-- Selected excerpt --
# Slow Chat Archives > Slow Chat: Visual C++: Yesterday, Today, and Tomorrow >  [RESOLVED] Hotfixes and KB articles?

## Ted.

What exactly is the process that you use to get KB articles published to the support.microsoft.com site?  There's been a VC 2005 hotfix that's existed for a while for resource trashing (kb id 917327)

that should be published at http://support.microsoft.com/?scid=kb;en-us;917327

Are there certain KB articles that you will choose to remain hidden forever?

Or is this just a matter of it being in the queue to be done but not done yet. 

I can give at least 3 other examples that I know have KB articles that are not published yet.  

I have a more general question about hotfix transparency (i.e. how does one find out about a hotfix) but I'll leave that for another day.

----------


## Lesliegi

Hi Ted, thanks for checking in on the timing of publishing the kb articles for hotfixes.  All requests for hotfixes that have been accepted by the sustained engineering teams will get a kb article released once there is a solution to the request. We make every effort to insure that kb articles are published for each hotfix.  The article for the fix that you mentioned 917327, is in process, and should be published soon.  Leslie

----------


## Ted.

Thanks very much - also may I ask you take a quick look at my last response in the below thread, I had another question about a particular fix. 

http://www.codeguru.com/forum/showthread.php?t=391143

Thanks,
Ted.

----------


## Lesliegi

Hi Ted, I just checked in on your latest request for Bug fix information.  I'm pleased to let you know that your bug has been fixed and will be included in VS2005 SP1.  I do not see that a Hotfix was issued for the fix, but you will see this fix in SP1.  I will be posting the list of Customer bug fixes shortly and will indicate the blog location.  Thanks, Leslie

----------


## Lesliegi

I'm pleased to announce that we have posted a list of Customer bug fixes that will be included in VS2005 SP1.  The lists are posted on our blog located at http://blogs.msdn.com/vcblog/default.aspx.  Please feel free to review the lists and look for your fixes.  Leslie

----------


## Ted.

Thank you SO much for preparing this info - it really helps out a lot!!!

Can you double check - the one I mentioned has a title "Resource compiler reports error message when I try to edit a resource file (.rc) with conditions" but doesn't appear on the IDE list.

Ted.

----------

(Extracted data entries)
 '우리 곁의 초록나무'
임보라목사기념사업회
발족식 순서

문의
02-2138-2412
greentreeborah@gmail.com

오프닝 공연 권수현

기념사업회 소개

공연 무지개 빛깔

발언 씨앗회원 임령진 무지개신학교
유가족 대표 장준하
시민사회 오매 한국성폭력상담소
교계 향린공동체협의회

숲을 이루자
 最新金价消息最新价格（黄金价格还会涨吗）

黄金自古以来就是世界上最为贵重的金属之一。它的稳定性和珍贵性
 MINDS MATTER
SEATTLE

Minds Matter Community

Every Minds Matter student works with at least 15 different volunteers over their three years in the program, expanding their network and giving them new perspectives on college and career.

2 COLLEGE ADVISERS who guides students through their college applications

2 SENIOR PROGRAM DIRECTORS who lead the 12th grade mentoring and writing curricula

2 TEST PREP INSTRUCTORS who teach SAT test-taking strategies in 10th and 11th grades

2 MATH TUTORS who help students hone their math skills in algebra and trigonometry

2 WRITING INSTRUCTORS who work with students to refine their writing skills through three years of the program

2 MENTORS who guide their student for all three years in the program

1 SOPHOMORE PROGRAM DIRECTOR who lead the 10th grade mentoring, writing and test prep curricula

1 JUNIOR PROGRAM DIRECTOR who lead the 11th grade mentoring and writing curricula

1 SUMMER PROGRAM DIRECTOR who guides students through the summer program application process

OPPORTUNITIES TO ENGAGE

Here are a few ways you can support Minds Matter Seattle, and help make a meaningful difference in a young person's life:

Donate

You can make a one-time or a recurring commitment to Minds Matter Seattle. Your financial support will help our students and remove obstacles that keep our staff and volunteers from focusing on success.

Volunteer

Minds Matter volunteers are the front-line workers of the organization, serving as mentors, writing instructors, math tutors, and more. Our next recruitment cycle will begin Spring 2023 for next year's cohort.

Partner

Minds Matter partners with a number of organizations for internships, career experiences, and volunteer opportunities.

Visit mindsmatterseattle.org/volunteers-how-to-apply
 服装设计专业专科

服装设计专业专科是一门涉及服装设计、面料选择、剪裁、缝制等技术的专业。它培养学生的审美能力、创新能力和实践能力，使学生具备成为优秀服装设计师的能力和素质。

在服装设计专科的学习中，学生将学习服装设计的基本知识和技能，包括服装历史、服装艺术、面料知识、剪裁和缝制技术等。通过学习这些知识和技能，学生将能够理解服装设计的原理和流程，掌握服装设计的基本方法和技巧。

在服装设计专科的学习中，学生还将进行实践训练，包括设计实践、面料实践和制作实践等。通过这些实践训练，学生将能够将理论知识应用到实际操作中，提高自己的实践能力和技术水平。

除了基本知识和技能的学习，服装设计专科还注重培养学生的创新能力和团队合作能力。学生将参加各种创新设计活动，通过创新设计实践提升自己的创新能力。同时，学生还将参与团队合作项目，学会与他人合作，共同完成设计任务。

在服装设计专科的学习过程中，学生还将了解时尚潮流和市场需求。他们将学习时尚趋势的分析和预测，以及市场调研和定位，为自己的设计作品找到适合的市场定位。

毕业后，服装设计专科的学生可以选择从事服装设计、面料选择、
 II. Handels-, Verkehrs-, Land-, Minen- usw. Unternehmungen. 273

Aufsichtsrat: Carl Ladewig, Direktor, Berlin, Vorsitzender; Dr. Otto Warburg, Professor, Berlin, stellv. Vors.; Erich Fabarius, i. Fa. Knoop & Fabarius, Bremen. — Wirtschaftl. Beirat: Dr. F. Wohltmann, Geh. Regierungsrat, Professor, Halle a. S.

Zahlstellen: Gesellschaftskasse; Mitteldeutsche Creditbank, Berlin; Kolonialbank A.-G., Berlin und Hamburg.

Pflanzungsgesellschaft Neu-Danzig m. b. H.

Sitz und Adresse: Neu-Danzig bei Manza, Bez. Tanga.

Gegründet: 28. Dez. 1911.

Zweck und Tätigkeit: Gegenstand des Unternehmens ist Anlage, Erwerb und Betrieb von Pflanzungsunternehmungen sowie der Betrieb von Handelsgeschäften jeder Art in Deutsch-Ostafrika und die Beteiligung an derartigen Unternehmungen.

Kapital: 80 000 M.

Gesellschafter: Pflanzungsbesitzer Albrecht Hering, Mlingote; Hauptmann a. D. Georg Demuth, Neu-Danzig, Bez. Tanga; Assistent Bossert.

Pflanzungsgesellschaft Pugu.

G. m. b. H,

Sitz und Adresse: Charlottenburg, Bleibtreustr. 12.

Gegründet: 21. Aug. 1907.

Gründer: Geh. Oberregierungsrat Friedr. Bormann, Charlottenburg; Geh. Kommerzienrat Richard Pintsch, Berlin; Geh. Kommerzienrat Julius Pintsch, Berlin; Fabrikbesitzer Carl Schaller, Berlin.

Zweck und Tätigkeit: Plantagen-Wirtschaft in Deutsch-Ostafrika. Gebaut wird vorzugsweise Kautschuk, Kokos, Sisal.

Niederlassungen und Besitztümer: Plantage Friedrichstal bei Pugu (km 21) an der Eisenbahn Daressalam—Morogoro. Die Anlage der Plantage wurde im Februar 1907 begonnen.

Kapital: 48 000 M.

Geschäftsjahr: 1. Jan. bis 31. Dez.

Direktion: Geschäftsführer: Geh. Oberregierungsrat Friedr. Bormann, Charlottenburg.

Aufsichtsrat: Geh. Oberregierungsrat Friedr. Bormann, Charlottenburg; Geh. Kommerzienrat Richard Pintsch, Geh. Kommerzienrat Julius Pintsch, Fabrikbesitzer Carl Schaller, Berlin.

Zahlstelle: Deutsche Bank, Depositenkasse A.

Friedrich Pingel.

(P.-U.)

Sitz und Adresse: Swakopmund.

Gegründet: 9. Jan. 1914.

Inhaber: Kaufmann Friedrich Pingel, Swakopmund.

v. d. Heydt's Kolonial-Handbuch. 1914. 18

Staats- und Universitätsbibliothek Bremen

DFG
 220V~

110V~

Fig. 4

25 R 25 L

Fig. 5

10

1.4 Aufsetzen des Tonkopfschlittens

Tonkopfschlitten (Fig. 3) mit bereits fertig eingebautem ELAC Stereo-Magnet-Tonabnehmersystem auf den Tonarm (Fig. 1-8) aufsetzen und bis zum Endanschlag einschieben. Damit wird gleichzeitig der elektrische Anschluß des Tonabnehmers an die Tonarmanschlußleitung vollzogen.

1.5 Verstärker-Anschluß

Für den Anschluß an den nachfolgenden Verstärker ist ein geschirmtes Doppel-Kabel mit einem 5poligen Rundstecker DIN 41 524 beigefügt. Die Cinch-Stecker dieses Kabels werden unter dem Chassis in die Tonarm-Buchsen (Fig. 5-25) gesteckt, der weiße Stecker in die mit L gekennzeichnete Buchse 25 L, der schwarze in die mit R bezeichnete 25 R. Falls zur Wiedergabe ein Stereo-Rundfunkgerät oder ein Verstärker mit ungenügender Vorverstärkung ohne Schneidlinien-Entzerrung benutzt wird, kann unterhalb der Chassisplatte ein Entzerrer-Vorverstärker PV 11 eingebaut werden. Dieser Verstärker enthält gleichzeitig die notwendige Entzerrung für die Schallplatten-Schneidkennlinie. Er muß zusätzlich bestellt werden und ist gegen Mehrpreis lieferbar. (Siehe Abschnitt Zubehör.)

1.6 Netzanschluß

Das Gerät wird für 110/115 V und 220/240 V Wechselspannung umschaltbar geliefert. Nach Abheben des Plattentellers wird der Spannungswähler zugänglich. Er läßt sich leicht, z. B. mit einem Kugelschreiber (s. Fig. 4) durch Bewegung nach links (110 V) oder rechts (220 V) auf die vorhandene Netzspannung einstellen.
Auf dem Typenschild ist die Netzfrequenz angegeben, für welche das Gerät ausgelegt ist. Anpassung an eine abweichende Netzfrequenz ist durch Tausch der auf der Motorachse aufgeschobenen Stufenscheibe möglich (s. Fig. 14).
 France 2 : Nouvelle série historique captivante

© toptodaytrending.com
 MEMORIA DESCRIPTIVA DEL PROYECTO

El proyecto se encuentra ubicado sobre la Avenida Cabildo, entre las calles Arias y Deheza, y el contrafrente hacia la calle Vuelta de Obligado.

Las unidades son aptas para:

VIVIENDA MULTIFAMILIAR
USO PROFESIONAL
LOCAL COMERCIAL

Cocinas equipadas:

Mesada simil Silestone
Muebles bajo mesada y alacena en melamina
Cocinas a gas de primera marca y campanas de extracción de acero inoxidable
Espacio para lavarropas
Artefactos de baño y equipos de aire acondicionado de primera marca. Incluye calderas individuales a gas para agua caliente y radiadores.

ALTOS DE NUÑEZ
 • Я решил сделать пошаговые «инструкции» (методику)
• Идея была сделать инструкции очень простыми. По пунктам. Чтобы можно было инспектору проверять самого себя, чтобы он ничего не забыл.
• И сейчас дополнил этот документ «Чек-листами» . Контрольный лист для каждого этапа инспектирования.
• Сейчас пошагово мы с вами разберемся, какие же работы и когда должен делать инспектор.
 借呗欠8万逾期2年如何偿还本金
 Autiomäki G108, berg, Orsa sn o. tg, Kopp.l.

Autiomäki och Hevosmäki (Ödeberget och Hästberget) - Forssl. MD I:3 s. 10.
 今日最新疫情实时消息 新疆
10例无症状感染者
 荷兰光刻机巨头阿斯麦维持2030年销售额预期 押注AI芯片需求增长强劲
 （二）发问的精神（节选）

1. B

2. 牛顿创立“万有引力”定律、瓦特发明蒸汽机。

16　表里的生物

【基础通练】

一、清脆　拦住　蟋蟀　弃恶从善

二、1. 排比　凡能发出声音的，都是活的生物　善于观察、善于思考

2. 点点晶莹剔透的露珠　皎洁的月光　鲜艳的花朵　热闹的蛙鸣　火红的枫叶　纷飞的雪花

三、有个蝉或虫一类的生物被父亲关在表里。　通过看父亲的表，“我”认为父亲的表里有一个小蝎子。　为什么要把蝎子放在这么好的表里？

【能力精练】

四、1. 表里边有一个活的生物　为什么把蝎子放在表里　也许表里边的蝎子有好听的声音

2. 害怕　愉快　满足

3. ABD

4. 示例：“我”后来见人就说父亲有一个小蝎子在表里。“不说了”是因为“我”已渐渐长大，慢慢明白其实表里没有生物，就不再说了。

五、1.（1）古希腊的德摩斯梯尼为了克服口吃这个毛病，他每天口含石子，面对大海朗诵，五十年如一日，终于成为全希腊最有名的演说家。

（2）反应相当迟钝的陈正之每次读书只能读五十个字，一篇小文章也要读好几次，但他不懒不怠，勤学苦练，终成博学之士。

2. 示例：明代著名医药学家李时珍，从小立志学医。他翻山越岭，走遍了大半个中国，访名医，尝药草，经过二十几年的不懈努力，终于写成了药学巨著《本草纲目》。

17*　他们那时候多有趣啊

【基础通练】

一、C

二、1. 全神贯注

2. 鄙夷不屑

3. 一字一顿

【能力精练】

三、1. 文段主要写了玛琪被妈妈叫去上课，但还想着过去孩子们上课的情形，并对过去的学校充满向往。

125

-- Exercise instructions --
1. In the hotfix thread, which release did Leslie say would include the fix for Ted's bug?
2. Decide whether each statement agrees with the hotfix thread: (a) Leslie said the KB article for fix 917327 was in process. (b) Leslie found that a hotfix had been issued for Ted's bug. (c) The lists of customer bug fixes were posted on a blog.
3. Please print the part of the hotfix thread from "Or is this just" up to and including "for another day.".
This data has no connection to the hotfix thread.

-- Expected results --
1. VS2005 SP1.

2.
(a) Yes: "The article for the fix that you mentioned 917327, is in process, and should be published soon."
(b) No: "I do not see that a Hotfix was issued for the fix"
(c) Yes: "The lists are posted on our blog located at http://blogs.msdn.com/vcblog/default.aspx."

3.
Or is this just a matter of it being in the queue to be done but not done yet. 

I can give at least 3 other examples that I know have KB articles that are not published yet.  

I have a more general question about hotfix transparency (i.e. how does one find out about a hotfix) but I'll leave that for another day.